PROSE – Json Extraction

The main entry point is Session class’s Learn() method, which returns a Program object. The Program’s key method is Run() that executes the program on an input Json to obtain the extracted output. Each program also has a Schema property that defines the structure of the extracted data.

Other important methods are Serialize() and Deserialize() to serialize and deserialize Program object.

To use Extraction.Json, one needs to reference:

Microsoft.ProgramSynthesis.Extraction.Json.dll, Microsoft.ProgramSynthesis.Extraction.Json.Learner.dll
and Microsoft.ProgramSynthesis.Extraction.Json.Semantics.dll.

The Sample Project (opens in new tab) illustrates our API usage.

Basic Usage

By default, Extraction.Json learns a join program in which inner arrays are joined with other fields. As a result, an outer object in the input Json can be flattened into several rows in the output table.

The below snippet illustrates a learning session to generate such program from the input jsonText:

string jsonText = ... 
var session = new Session(); 
session.Inputs.Add(jsonText); 
Program program = session.Learn(); 

Clients may add NoJoinInnerArrays constraint to the session to learn non-join programs, as illustrated in the following snippet:

var noJoinSession = new Session();
session.Inputs.Add(jsonText); 
noJoinSession.Constraints.Add(new NoJoinInnerArrays());
Program noJoinProgram = noJoinSession.Learn();

Serializing/Deserializing a Program

The Extraction.Json.Program.Serialize() method serializes the learned program to a string. The Extraction.Json.Loader.Instance.Load() method deserializes the program text to a program.

// program was learned previously
string progText = program.Serialize();
Program loadProg = Loader.Instance.Load(progText);

Executing a Program

Given an input Json, a program can generate a hierarchical tree or a flattened table.
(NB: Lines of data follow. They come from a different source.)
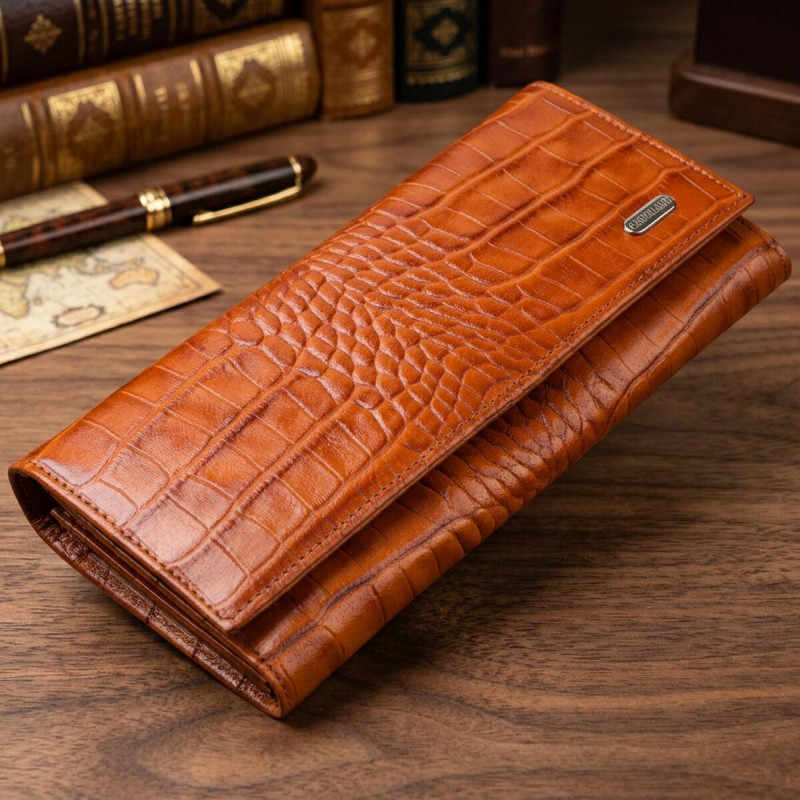 Жіночий шкіряний гаманець для карток купюр та монет CANPELLINI Рудий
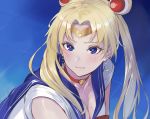  1girl absurdres bangs bishoujo_senshi_sailor_moon blonde_hair blue_background blue_eyes blue_sailor_collar blush bow breasts choker circlet cleavage clenched_teeth collarbone commentary crescent crescent_earrings derivative_work devildogs diadem earrings eyebrows_visible_through_hair from_side hair_bobbles hair_ornament hair_over_shoulder heart heart_choker highres jewelry long_hair looking_away medium_breasts meme mole mole_on_breast parted_bangs red_bow red_choker sailor_collar sailor_moon sailor_moon_redraw_challenge sailor_senshi sailor_senshi_uniform screencap_redraw shiny shiny_hair shirt short_sleeves solo teeth tile_floor tiles tsukino_usagi tsurime twintails twitter_username upper_body white_shirt 
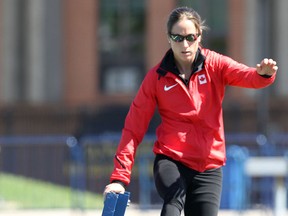 Former University of Windsor runner Noelle Montcalm works out at Alumni Field last year. (DAN JANISSE/The Windsor Star)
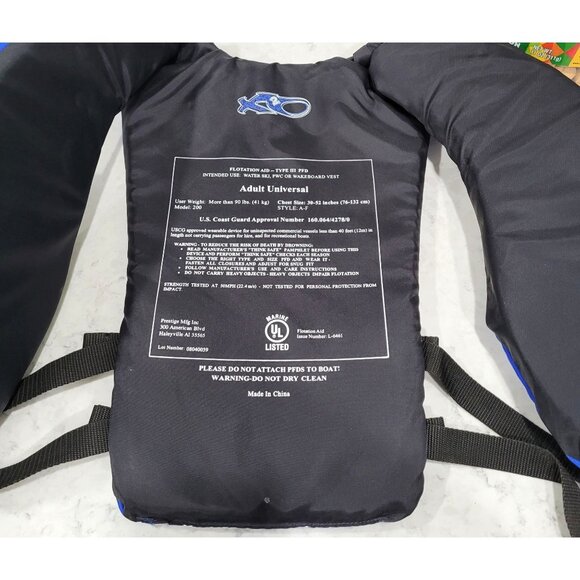 K2O Adult Universal Life Jacket Flotation Aid Vest Type III PFD Size 30-52 in - Picture 3 of 5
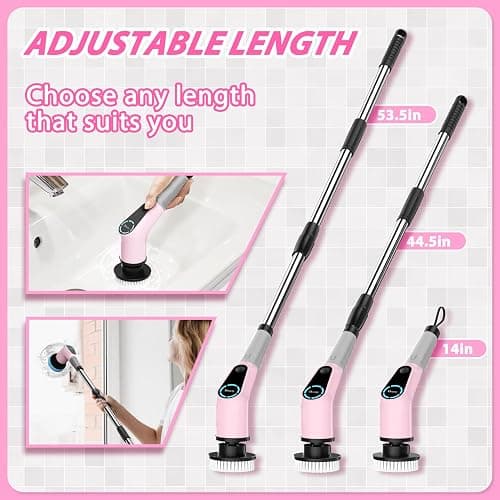 Electric Spin Scrubber, Cordless Cleaning Brush, Shower Scrubber with 8 Replaceable Brush Head, Power Cleaning Brush with Extension Handle, 2 Adjustable Speed, for Bathtub Tile Floor (Pink) thumbnail 4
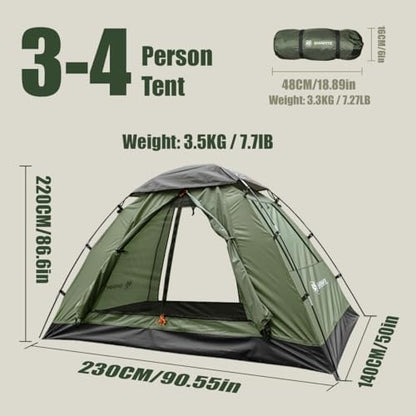 Backpacking Tent for Camping 1-5 Person Hiking Ultralight Tent for Waterproof Windproof Outdoor Two Doors Tents Easy Quick Setup Lightweight Instant Tents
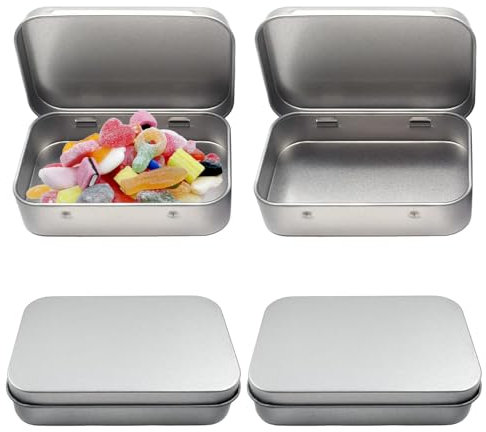 4 Stücke Metalldöschen Klein, Silber Metalldosen Blechdosen mit Deckel,Rechteckig Rostfrei Minibox Aufbewahrungsbox für Münzen, Süßigkeiten, Schlüsseletc,Kleinen Gegenständen（9.5 x 6.0 x 2.2cm）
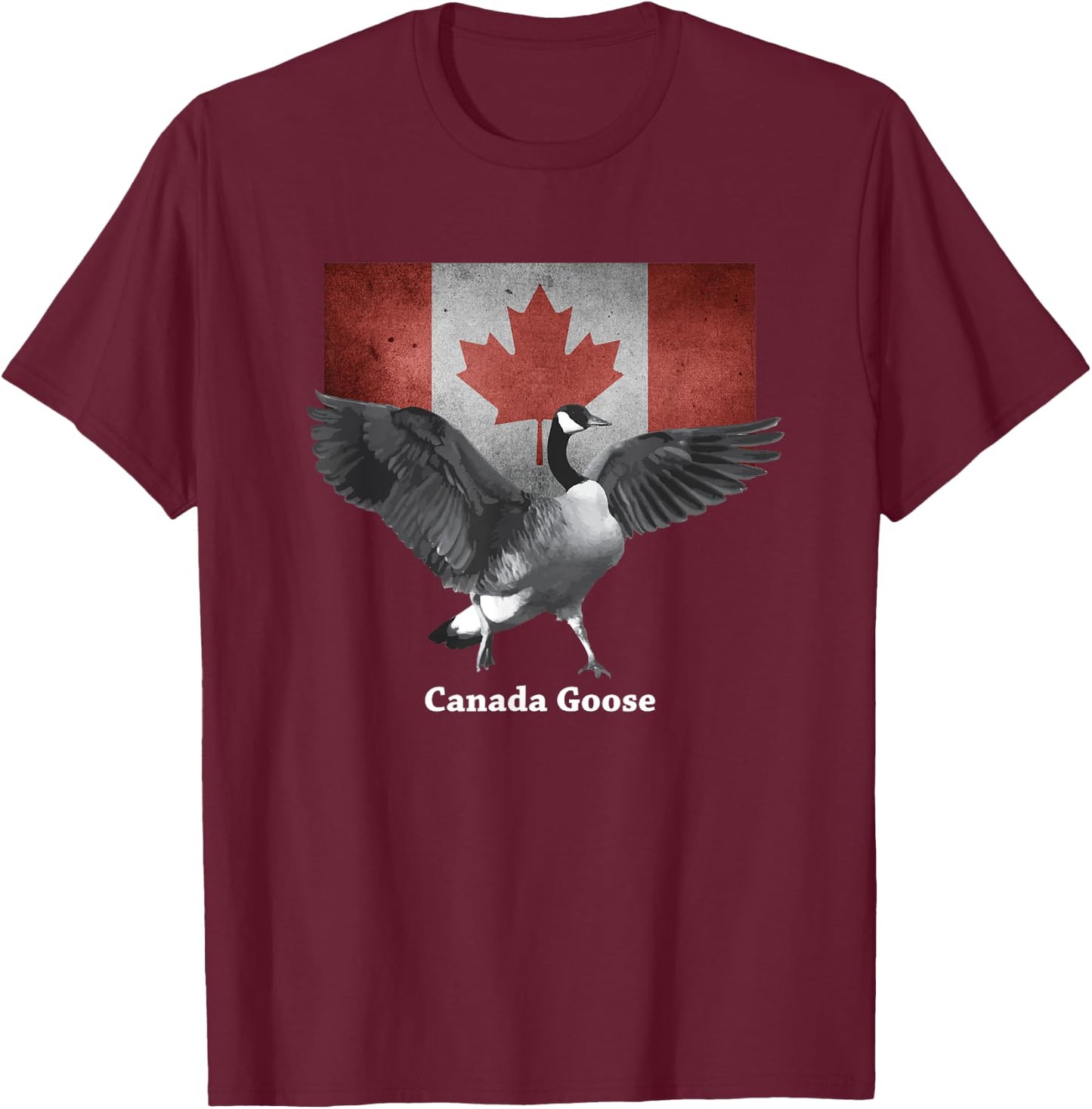Proud Canadian Flag Canada Goose T-Shirt - T-Shirt | Maroon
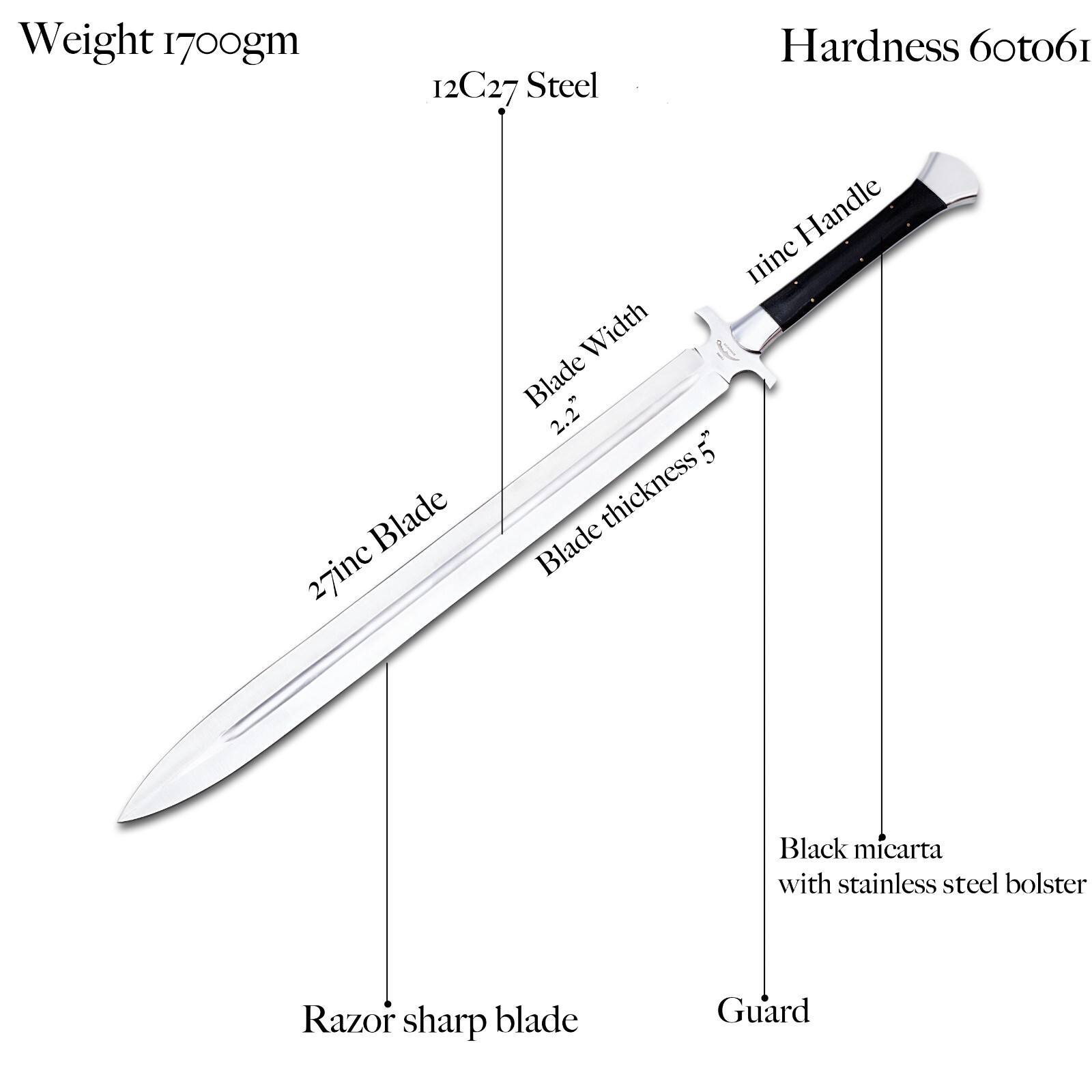 Custom Handmade Full Tang Steel Sword With Scabbard- Battle Ready Sword
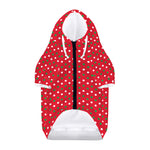 Christmas Polka Dot Pattern Print Dog Zip Up Hoodie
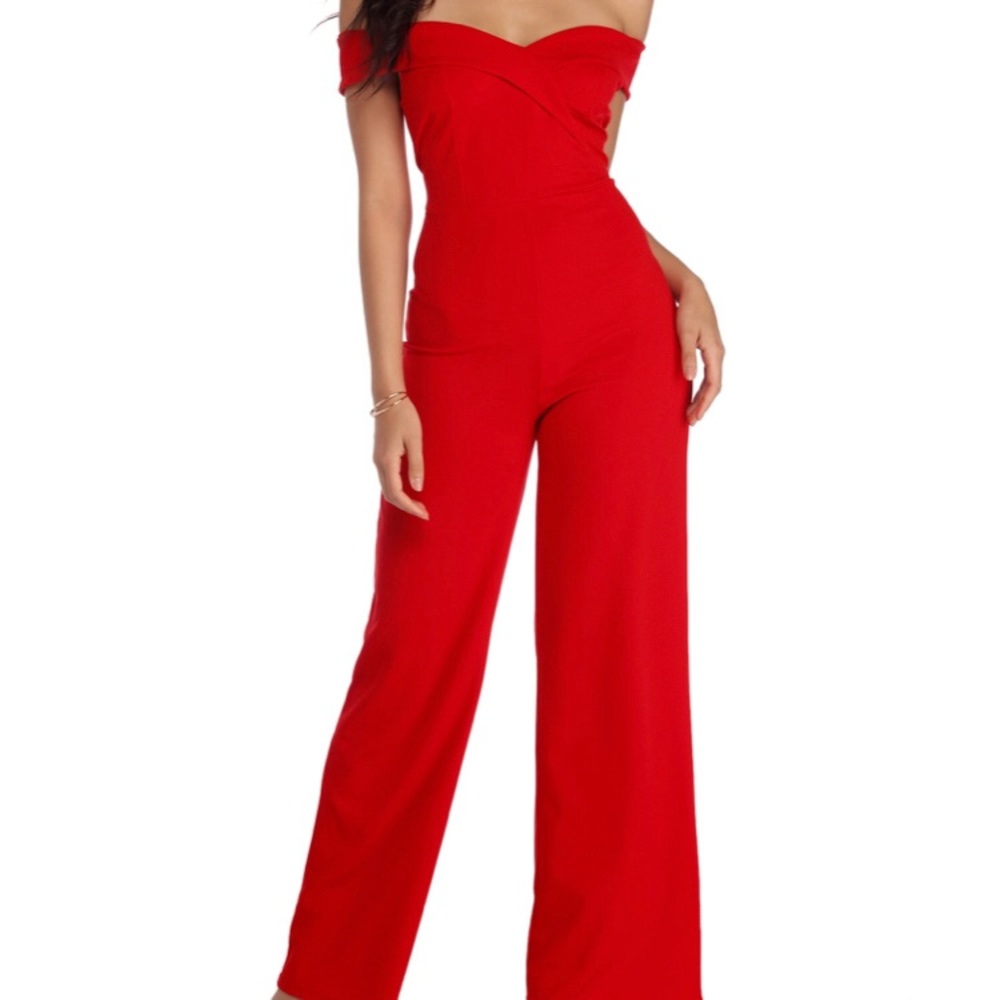 Red off shoulder jumpsuit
If the program is a join program, the table is flattened either using outer join (default) or inner join semantics.

Generating a Tree

Use this method to obtain a hierarchical tree of the input document.

// program was learned previously
ITreeOutput tree = program.Run(jsonText);

Generating a Table

Supply the desired join semantics to the RunTable() method as follows:

// program was learned previously

IEnumerable outerJoinTable = program.RunTable(jsonText, TreeToTableSemantics.OuterJoin);

IEnumerable innerJoinTable = program.RunTable(jsonText, TreeToTableSemantics.InnerJoin);